Oxford Üniversitesi Yayınları’nın 2024 yılı sonunda yayınladığı “Çocuklarda Yılın Kelimesi” dil raporuna göre çocukların %61’inin seçtiği kelime: Nezaket. İlgimi çokça çekti ve beni oldukça heyecanlandırdı bu seçim.
Hatırlarsanız geçtiğimiz haftalarda Türk Dil Kurumu ve Ankara Üniversitesi İletişim Araştırmaları ve Uygulama Merkezi iş birliği ile yapılan oylama sonucunda “Kalabalık Yalnızlık” kavramının yılın kelimesi seçilmesi üzerine bir denememiz olmuştu. Orada kelimelerin gücü üzerine zaten bol bol konuşmuştuk.
Dün ise bence çok daha fazla haber değeri olan bir kelime seçimi gönderisi ile karşılaştım. Haber değerini “Kalabalık Yalnızlık”a nazaran daha fazla atfedişimin sebebi ise, çocuklar.
Oxford Üniversitesi Yayınları’nın 2024 yılı sonunda yayınladığı “Çocuklarda Yılın Kelimesi” dil raporuna göre çocukların %61’inin seçtiği kelime: Nezaket. İlgimi çokça çekti ve beni oldukça heyecanlandırdı bu seçim. Çünkü hatırlarsanız bir de “Brat” konuşmuştuk bundan evvel. Oldukça korkunç ve rahatsız edici bir gidişattı. Çocukların ilk üçe giren diğer kelimeler ise Yapay Zeka ve Çatışma. İkinci ve üçüncüler benim de ilgimi çekmiyor genel anlamda da; “en” olanla ilgileniyoruz toplumca.
Nezaket kelimesinin seçilmesinin beni bu kadar etkilemesinin altında tabii ki hem toplumsal hem de özel nedenlerim saklı. Hatta kelimeyi okuduğumda “ufak çaplı bir şok geçirdim” de desem abartı olmaz. Çünkü son birkaç hafta benim de kendi hayatımda nezaket, kabalık, hadsizlik, yerini bilememe gibi durumlar üzerine çok kafa yorduğum bir haftaydı. Yanlış anlaşılmasın, bu sefer iğneyi başkasına çuvaldızı kendime batırarak yaptım bunu.

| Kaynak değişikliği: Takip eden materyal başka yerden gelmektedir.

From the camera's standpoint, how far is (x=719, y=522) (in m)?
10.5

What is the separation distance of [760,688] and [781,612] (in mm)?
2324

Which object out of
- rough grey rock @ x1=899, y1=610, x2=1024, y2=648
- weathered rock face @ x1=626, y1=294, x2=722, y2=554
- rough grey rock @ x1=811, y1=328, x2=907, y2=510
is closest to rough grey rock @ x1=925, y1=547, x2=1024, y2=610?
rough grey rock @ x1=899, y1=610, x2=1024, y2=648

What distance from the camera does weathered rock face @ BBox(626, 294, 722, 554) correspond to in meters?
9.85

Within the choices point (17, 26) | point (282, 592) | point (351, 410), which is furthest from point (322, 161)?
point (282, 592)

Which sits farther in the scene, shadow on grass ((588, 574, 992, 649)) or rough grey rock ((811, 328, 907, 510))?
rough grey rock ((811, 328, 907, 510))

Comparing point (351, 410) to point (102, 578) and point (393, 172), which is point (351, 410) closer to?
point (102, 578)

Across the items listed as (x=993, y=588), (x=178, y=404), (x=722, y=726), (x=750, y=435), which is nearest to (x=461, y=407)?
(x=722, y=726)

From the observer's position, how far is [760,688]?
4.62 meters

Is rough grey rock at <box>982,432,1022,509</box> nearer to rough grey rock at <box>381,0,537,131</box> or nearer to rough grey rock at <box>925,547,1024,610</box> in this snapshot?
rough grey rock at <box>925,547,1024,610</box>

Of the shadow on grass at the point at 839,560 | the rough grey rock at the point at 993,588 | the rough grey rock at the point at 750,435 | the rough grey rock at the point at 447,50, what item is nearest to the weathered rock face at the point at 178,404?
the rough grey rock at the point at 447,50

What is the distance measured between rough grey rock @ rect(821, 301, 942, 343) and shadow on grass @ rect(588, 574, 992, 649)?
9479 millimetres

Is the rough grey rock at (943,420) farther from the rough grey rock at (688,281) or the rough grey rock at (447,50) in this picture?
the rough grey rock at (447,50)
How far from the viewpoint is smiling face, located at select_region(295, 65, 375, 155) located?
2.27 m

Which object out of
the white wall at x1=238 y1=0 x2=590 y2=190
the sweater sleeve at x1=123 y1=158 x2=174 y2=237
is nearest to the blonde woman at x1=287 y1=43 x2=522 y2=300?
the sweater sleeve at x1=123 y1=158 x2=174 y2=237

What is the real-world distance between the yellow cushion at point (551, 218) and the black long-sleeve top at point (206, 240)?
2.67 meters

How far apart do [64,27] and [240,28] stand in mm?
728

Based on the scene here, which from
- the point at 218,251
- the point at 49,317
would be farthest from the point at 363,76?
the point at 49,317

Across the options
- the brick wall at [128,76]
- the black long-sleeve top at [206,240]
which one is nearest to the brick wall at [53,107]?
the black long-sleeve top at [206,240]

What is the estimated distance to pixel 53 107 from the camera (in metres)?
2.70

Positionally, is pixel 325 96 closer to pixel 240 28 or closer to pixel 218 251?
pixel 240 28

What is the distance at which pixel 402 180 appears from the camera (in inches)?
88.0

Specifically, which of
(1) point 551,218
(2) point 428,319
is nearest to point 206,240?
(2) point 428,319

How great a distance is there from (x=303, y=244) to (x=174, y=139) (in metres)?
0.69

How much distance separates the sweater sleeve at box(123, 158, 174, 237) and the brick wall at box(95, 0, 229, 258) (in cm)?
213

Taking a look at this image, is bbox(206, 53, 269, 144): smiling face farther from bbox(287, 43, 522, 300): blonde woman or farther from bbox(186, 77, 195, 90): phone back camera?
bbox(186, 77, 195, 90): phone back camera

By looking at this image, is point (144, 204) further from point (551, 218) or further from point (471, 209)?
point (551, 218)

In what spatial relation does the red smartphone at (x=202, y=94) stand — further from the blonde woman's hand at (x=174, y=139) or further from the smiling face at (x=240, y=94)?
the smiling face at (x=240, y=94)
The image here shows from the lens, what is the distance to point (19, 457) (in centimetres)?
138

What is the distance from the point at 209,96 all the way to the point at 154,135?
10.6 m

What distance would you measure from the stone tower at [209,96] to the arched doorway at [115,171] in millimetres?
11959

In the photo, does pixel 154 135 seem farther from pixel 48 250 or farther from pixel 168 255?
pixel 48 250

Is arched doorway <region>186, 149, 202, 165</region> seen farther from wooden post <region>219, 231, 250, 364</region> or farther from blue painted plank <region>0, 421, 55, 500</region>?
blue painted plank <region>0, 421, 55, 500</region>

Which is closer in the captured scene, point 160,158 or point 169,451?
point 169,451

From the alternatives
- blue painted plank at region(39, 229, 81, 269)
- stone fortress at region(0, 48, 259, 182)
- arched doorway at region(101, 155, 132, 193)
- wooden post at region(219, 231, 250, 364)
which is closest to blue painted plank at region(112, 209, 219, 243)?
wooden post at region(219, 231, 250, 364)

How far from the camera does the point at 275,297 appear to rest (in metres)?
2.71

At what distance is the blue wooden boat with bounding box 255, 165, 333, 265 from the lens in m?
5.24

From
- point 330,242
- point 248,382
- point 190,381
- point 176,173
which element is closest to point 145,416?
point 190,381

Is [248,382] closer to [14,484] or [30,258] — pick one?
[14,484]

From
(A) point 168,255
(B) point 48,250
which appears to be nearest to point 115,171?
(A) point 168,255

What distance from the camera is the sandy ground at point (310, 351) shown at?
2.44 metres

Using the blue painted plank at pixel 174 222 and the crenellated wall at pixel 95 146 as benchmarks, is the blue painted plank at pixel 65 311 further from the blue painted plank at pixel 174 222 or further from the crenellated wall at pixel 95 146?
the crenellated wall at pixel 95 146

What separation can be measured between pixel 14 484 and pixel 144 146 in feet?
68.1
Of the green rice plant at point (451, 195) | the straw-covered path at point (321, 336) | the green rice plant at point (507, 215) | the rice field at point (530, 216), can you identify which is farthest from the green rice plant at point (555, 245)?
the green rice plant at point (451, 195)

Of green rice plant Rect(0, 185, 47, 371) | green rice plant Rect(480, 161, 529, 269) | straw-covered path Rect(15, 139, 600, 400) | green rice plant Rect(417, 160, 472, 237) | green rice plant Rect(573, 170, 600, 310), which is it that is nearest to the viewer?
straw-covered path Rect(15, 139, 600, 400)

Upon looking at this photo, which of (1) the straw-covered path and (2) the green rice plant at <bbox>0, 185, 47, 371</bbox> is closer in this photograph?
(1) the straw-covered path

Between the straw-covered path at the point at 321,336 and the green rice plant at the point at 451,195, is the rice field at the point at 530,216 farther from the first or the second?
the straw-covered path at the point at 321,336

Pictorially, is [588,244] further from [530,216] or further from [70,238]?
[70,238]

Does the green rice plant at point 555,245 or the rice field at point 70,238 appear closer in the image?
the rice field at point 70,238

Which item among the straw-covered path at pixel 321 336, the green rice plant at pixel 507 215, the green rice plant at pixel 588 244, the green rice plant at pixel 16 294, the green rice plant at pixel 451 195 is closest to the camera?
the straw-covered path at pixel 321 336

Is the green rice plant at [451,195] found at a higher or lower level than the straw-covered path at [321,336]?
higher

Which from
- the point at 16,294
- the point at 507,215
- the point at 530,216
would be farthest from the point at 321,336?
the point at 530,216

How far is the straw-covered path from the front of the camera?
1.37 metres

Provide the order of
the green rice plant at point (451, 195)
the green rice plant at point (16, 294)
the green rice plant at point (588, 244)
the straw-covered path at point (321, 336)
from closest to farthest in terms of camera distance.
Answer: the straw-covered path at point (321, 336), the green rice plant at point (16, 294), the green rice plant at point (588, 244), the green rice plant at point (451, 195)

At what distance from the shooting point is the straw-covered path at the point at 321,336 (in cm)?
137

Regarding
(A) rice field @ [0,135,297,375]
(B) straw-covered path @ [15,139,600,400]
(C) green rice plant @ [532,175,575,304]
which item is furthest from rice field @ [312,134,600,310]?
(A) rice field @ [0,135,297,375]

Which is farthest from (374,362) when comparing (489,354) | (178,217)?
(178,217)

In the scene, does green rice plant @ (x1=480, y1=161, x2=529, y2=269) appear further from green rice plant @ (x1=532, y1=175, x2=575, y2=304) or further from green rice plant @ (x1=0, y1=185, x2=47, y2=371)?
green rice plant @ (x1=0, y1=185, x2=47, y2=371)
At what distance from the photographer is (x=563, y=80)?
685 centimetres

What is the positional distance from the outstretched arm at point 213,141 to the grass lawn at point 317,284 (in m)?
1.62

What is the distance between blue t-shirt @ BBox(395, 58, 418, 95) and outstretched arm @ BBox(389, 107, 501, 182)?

Nezaket dediğimiz şey, benim bir iletişimci olarak aslında belki de ilk dersimde bahsettiğim kavramlardan biri. Hele ki sektörel olarak insanlarla “sıcak” olarak tabir ettiğimiz yüz yüze iletişim kurmak zorunda olduğunuz bir meslekteyseniz nezaket sizin önce olmazsa olmaz kuralınız, sonra belki maskeniz, sonra belki alışkanlığınız ve nihayetinde sizin kendiniz oluyor. Olmak zorunda kalıyor.
Çocukların “Nezaket”i seçme nedeni de henüz güç dediğimiz kavram ile tanışmamış olmalarından kaynaklı diye düşünmekteyim. Ne bir ego ne bir hırs ne bir statü ne bir zenginlik… Saf bir nezaket iletişimi.
GÜÇ-NEZAKET DENGESİ
Fakat sosyal hayatımızda nezaket, bir seçenek…
Ya nazik olmayı ve insanlara bu şekilde davranmayı tercih edersiniz ya da etmezsiniz. O tercih edişten sonraki hayatınız artık eskisi gibi olmaz. Peki, nazik olmayı ne zaman bırakıyoruz hiç düşündünüz mü?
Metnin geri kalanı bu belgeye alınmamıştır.